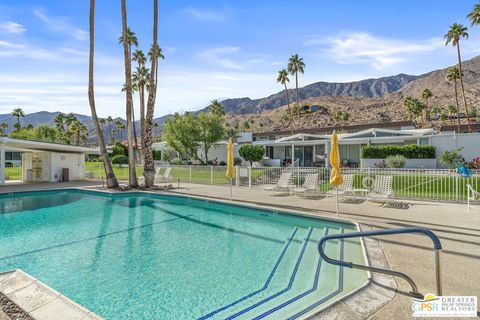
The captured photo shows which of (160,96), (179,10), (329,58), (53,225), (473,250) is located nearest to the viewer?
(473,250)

--

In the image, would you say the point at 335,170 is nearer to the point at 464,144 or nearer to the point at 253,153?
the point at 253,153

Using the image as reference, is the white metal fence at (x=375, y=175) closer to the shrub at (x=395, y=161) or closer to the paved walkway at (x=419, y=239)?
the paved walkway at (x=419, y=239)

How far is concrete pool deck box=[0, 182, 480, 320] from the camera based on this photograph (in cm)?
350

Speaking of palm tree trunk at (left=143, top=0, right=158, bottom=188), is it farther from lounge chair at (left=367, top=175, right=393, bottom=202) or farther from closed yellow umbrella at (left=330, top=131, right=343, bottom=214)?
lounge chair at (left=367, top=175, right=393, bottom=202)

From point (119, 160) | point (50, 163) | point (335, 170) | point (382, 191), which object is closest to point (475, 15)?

---

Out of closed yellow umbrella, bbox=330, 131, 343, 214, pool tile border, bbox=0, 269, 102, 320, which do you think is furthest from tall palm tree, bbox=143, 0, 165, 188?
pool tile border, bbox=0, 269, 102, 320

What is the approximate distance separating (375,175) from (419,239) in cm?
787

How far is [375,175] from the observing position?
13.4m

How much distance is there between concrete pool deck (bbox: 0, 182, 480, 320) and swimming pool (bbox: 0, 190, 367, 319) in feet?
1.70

# EXERCISE REQUIREMENTS
Extract every line of the data above that contains the word "paved". Matches are case-sensitive.

# SOLUTION
Using the image as reference, is the white metal fence at (x=375, y=175) closer to the shrub at (x=395, y=161) or closer to the paved walkway at (x=419, y=239)?
the paved walkway at (x=419, y=239)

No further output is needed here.